Exercise instructions: Exact reproduction of the data is required, with images excluded.

Data segment:
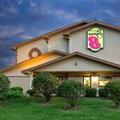 Photo of Super 8 by Wyndham Abingdon VA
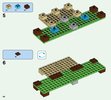 Instrucciones de Construcción - LEGO - Minecraft - 21135 - Caja modular 2.0: Page 40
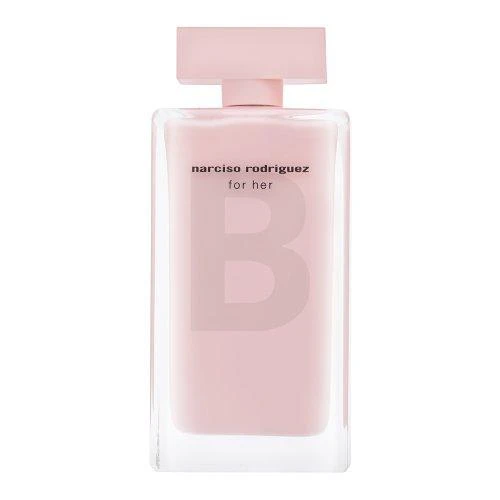 Narciso Rodriguez For Her kvepalų purškalas 150ml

Response box:
 Photo of Super 8 by Wyndham Abingdon VA
 Instrucciones de Construcción - LEGO - Minecraft - 21135 - Caja modular 2.0: Page 40
 Narciso Rodriguez For Her kvepalų purškalas 150ml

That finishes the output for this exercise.